By Areesa Somani
My experience as a Muslim has always involved building bridges of understanding.
From as early as I can remember, my family and I have been in churches. My mother sang hymns in an Episcopalian boarding school as a child. Growing up, I thumbed through Bibles and hymnals in evangelical sanctuaries during holiday services, piano recitals, and choir concerts. For my undergraduate studies, I chose Seattle University, a Jesuit institution of higher learning. I was the sole Muslim in the university chapel choir, singing in Mass every Sunday. I flew to Zambia two years later to work at a Catholic school in Lusaka.
But as much as my experiences introduced me to diversity and complexity, they made me a target for the disdain and suspicion that often surrounded people of my faith.
In church sanctuaries, my beliefs and way of life were sometimes met with hostility or calls for conversion. In middle and high school, classmates and strangers called upon me to make sense of acts of terror. In college, one internship supervisor demanded that I answer for terrorism. I became a target of hate speech on my college campus. Chapel choir no longer felt safe, and I left without explanation.

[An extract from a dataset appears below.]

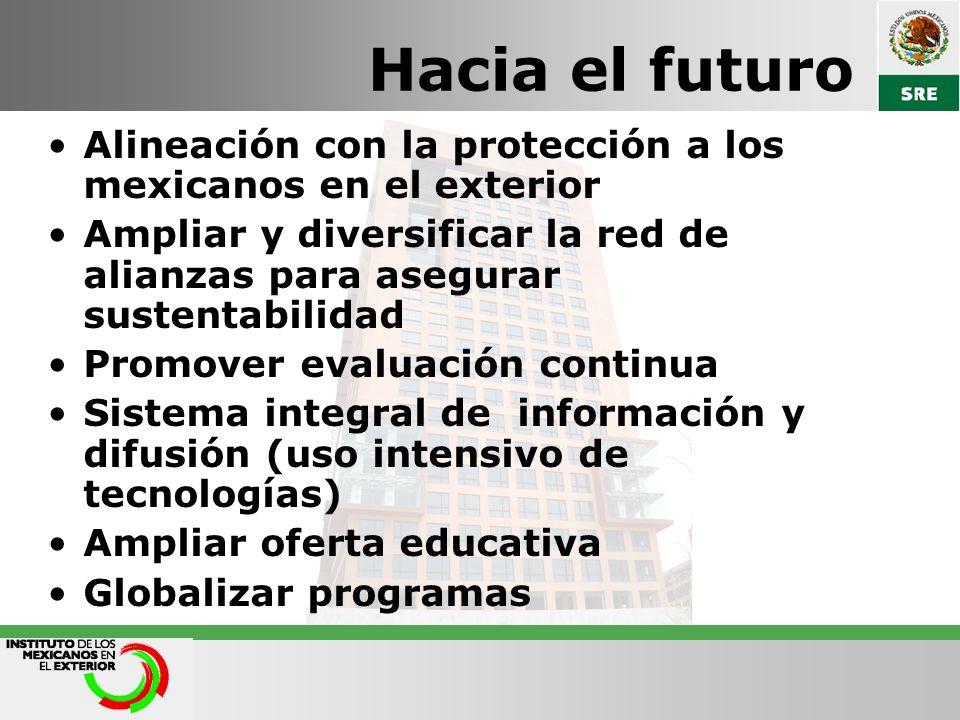 Hacia el futuro Alineación con la protección a los mexicanos en el exterior Ampliar y diversificar la red de alianzas para asegurar sustentabilidad Pr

The truth is that my ability to practice my faith freely has never felt free.
So in a world where Muslims are judged often and with ferocity, I can only imagine the noor, the light, that Hajji-Daoud Nabi held as he stood at the door of the Al-Noor mosque that day, welcoming his brothers, his sisters, and a new stranger.
The belief that kindness is there—if you just open the door.
For many Muslims, it may be tempting to spurn the ideals that leads us to suspend suspicion and open our hearts. But my ultimate appeal is this:
We are never wrong to be and to live as exactly who we are.
We are never wrong to assume goodness in other people.
We are never wrong to open the door.
My experiences as a Muslim have not been easy. But as much as Islam has brought the bitterness of others into my life, it has brought beauty. I have gained a unique appreciation for the complexity facing Muslims today, and I have grappled with how to best represent my values without serving as an ambassador of Islam. I hold gratitude for the friends, coworkers and neighbors who value my right to be who I am.
I genuinely feel that the world is coming to know us for the humanity we represent. It is just not fast enough.
The world feels less welcome today. As much as I hold our pain, I offer our promise. And Inshallah, our hope will be rewarded.